People always seem to be harping at us about relationships, and we have so many of them. We have spouses, close friends, children, grandchildren, lots of relatives and even colleagues at work with whom we spend an inordinate amount of time.
Just because we have these multi-tiered groups with whom we engage, it doesn’t mean we have “good” relationships with them. Perhaps it means we coexist well with them: They don’t bother us too much, and we don’t bother them (or at least we don’t think we do). There is no denying, however, that relationships with family members and in particular with your partner might be the most important things in your life. Therefore, you may need to resolve the conflicts between family members, in case there are any. For example, when problems in your marriage arise, it might be best to visit a counselor (if interested, have a look at counselling fitzroy) who can assist you to deal with communications breakdown, anger management, verbal abuse, and emotional abuse.
Being relational takes more time and effort than occupying space in the same place. It also means, I hope, more than being Facebook friends although keeping up with Facebook requires time and energy. According to some definitions, it requires a connection between and among people. Some folks relate well with their pets but not so much with people. Maybe it has something to do with a pet’s ability to seem to agree with us more than other folks do.
Pope Francis gave everybody a good deal to think about in his apostolic exhortation called “Amoris Laetitia” or “The Joy of Love.” Life is all about relationships, how we care for and relate to others.
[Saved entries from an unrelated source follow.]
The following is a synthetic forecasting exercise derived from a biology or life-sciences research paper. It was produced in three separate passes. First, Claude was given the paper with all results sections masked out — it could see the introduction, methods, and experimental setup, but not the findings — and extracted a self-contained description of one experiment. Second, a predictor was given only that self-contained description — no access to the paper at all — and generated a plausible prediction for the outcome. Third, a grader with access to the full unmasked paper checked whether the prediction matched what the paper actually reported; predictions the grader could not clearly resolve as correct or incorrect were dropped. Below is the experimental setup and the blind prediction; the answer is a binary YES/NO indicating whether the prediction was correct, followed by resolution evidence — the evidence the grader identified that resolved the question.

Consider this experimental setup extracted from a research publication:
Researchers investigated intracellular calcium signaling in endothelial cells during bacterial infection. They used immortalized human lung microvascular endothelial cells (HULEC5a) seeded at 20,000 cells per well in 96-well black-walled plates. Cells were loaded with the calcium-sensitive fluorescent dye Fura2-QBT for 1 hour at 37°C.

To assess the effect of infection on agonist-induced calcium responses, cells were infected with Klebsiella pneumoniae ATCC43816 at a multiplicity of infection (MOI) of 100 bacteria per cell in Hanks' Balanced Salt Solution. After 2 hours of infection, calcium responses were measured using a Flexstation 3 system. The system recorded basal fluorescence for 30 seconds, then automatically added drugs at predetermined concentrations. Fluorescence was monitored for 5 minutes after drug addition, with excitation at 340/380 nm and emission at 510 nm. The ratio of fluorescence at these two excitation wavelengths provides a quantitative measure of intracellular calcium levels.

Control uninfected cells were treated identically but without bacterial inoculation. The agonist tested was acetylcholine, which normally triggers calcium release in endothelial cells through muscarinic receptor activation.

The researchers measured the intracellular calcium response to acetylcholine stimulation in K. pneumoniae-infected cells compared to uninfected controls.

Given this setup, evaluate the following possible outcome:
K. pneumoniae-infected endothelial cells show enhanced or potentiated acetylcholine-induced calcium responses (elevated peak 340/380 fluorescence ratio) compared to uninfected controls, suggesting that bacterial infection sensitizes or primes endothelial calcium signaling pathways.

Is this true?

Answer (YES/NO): NO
The pope points to the need to respect others enough to say “please,” “thank you,” and “sorry.” Remember the movie that told people “Love means never having to say you’re sorry”? Anyone who has thought about that for about five minutes knows that is pretty ridiculous. In fact, that may be the worst advice ever to give to anyone trying to maintain a good relationship with another person whether he/she is a toddler or an octogenarian. Being sorry for something that we say or do is paramount to repairing and/or strengthening a relationship.
And being polite, while never out of fashion, seems to have lost its place in the name-calling that has become almost de rigour for today’s politicians – not all of them, but enough so that we can hear them everywhere. Shakespeare’s “slings and arrows of misfortune” seem to be available through all media outlets. While polite discourse doesn’t draw crowds like shouting and name calling do, wouldn’t it be nice to try it, to step back from the brink of bad manners and surliness in our dealings with and reactions to others.
Pope Francis has the right idea: “Let us not be stingy about using these words, but keep repeating them day after day.”
Remember when folks said try to disagree without being disagreeable? The pope takes it to a more personal level: “Making a point should never involve venting anger and inflicting hurt.” Some people have a knack for saying hurtful things, of destroying relationships, seemingly, without even realizing it. Relationships, even strong ones, have a fragility that needs to be recognized, cared for and protected.